(Some records)
— Begin —

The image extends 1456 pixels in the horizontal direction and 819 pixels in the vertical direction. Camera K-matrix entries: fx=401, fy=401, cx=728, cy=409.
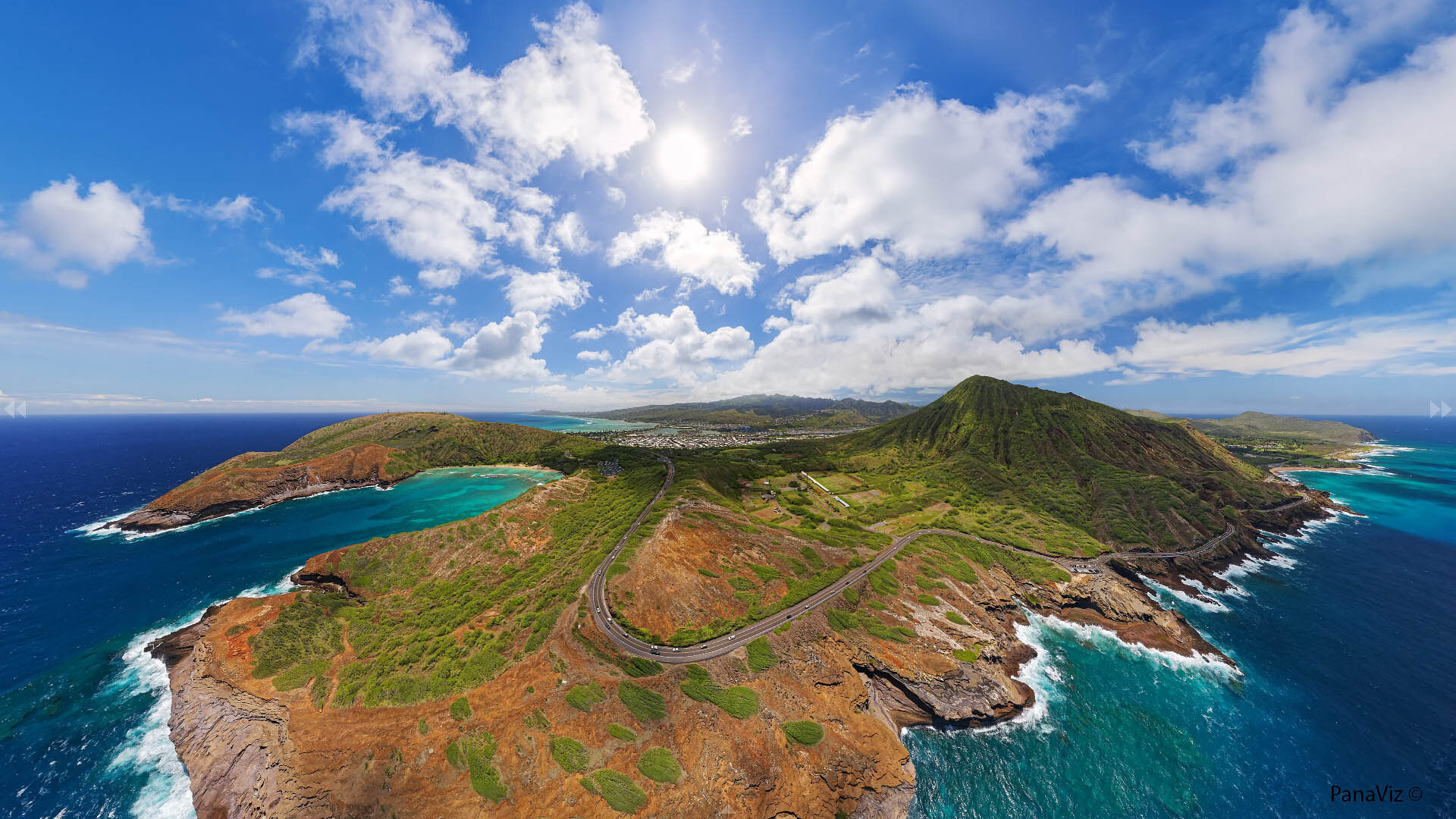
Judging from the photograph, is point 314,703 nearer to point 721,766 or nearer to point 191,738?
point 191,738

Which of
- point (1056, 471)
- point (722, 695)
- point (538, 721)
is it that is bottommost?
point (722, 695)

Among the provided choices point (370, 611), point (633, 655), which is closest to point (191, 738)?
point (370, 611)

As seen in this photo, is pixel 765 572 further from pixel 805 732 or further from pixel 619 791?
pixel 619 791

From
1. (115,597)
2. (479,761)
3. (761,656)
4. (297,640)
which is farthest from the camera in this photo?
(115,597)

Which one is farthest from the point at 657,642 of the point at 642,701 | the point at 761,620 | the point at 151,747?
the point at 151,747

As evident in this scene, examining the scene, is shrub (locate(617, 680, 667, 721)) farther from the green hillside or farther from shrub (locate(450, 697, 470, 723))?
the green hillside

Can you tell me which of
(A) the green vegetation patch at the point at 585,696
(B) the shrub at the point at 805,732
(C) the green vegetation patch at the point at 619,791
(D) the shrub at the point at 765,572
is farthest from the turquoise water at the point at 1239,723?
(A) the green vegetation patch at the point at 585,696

— End —

Directions
Copy out the records above word for word, leaving out the pictures.

Result
The image extends 1456 pixels in the horizontal direction and 819 pixels in the vertical direction. Camera K-matrix entries: fx=401, fy=401, cx=728, cy=409.
Judging from the photograph, is point 314,703 nearer to point 721,766 or nearer to point 191,738?
point 191,738

Which of
- point (1056, 471)
- point (722, 695)
- point (538, 721)
is it that is bottommost?
point (722, 695)

Among the provided choices point (370, 611), point (633, 655), which is closest to point (191, 738)?
point (370, 611)

As seen in this photo, is pixel 765 572 further from pixel 805 732 or further from pixel 619 791?
pixel 619 791

From
1. (115,597)
2. (479,761)
3. (761,656)
4. (297,640)
which is farthest from the camera in this photo?
(115,597)

Which one is farthest from the point at 657,642 of the point at 642,701 | the point at 761,620 | the point at 151,747?
the point at 151,747

As evident in this scene, examining the scene, is shrub (locate(617, 680, 667, 721)) farther from the green hillside or farther from shrub (locate(450, 697, 470, 723))?
the green hillside

Can you tell me which of
(A) the green vegetation patch at the point at 585,696
(B) the shrub at the point at 805,732
(C) the green vegetation patch at the point at 619,791
(D) the shrub at the point at 765,572
is farthest from the turquoise water at the point at 1239,723?
(A) the green vegetation patch at the point at 585,696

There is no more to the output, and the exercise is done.